TASK TO COMPLETE: Pull every line with "marking" from the data.

Collected data:
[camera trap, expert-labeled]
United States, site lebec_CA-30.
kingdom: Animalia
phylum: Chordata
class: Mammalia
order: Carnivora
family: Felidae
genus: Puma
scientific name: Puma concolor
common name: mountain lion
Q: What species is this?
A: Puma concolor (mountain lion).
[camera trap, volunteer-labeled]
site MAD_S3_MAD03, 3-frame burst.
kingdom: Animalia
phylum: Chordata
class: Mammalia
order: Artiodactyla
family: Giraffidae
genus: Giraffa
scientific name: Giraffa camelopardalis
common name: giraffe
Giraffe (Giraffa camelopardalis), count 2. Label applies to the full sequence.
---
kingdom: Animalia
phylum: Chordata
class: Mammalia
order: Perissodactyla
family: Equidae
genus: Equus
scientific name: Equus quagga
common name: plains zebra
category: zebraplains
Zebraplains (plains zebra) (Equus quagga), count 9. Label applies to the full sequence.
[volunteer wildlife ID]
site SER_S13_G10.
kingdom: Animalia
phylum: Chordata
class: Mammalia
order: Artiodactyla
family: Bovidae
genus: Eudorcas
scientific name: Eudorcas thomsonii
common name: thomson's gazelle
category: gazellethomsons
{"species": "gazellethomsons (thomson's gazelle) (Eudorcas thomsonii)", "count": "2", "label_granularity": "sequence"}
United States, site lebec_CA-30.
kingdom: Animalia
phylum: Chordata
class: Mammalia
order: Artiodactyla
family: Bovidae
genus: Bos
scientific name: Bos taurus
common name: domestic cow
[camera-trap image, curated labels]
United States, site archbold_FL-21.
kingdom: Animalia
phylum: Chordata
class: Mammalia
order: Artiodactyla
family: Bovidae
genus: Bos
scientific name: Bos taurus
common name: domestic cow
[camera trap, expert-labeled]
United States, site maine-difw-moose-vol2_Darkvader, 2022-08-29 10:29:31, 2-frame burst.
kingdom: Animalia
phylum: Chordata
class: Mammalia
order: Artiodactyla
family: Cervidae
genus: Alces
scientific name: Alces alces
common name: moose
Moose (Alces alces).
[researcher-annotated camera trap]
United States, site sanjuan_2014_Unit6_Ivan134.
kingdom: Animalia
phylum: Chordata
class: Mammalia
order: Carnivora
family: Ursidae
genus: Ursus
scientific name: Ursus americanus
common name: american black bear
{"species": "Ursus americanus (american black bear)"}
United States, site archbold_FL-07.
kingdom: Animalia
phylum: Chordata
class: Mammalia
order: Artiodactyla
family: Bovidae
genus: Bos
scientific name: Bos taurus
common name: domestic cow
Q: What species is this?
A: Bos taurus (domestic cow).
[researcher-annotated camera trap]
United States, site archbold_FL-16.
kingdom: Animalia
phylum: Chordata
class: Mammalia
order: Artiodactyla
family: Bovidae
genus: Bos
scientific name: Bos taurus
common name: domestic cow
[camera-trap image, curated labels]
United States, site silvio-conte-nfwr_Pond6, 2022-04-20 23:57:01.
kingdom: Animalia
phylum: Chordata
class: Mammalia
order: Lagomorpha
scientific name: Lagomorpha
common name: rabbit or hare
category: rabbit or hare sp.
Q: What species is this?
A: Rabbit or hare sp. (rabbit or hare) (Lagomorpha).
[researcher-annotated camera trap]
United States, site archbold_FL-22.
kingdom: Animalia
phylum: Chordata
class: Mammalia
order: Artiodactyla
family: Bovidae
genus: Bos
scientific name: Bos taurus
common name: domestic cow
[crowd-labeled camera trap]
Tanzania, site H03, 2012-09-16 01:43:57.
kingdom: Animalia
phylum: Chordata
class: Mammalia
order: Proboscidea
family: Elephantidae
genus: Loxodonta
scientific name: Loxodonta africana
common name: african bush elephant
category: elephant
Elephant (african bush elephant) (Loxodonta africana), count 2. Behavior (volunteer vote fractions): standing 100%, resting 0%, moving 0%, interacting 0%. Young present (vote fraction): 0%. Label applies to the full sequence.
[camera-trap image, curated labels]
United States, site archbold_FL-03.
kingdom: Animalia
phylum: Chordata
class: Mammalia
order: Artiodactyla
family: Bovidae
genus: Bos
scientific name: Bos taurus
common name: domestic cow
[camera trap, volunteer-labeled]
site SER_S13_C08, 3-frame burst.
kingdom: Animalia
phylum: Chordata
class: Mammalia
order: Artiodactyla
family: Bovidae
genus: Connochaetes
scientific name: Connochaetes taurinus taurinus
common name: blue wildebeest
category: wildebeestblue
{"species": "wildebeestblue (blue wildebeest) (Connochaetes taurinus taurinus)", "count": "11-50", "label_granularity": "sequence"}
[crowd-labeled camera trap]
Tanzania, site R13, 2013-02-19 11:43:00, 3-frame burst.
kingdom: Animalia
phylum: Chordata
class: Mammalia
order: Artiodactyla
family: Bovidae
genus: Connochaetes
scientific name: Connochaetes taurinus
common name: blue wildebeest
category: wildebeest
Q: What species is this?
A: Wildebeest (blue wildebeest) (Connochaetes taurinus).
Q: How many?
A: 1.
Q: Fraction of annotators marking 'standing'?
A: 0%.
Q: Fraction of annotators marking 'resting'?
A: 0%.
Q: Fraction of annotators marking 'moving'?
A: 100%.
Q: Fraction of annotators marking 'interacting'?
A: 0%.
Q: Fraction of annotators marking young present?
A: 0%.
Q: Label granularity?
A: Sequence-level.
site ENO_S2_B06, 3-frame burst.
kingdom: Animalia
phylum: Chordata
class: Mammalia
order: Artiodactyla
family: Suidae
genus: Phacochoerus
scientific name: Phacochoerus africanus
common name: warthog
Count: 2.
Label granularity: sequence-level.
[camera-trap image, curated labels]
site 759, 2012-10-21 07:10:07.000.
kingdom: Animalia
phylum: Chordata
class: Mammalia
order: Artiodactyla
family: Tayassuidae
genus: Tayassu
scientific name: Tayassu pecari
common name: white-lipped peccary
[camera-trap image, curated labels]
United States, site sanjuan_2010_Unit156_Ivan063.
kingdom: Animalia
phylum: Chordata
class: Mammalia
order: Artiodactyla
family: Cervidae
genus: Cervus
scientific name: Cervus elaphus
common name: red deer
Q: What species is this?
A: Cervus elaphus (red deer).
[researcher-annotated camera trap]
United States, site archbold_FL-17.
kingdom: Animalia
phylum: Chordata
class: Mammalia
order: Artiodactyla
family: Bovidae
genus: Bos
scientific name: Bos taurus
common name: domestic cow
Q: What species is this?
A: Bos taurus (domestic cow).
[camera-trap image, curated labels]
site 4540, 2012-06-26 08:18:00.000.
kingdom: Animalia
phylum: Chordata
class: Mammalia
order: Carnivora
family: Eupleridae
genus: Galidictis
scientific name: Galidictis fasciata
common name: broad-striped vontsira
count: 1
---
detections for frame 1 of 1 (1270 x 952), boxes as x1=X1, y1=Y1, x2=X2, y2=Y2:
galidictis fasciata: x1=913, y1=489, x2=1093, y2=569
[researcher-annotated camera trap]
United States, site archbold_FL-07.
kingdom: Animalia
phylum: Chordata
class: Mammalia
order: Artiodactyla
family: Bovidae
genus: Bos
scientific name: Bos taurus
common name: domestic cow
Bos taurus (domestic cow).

EXERCISE OUTPUT:
Q: Fraction of annotators marking 'standing'?
Q: Fraction of annotators marking 'resting'?
Q: Fraction of annotators marking 'moving'?
Q: Fraction of annotators marking 'interacting'?
Q: Fraction of annotators marking young present?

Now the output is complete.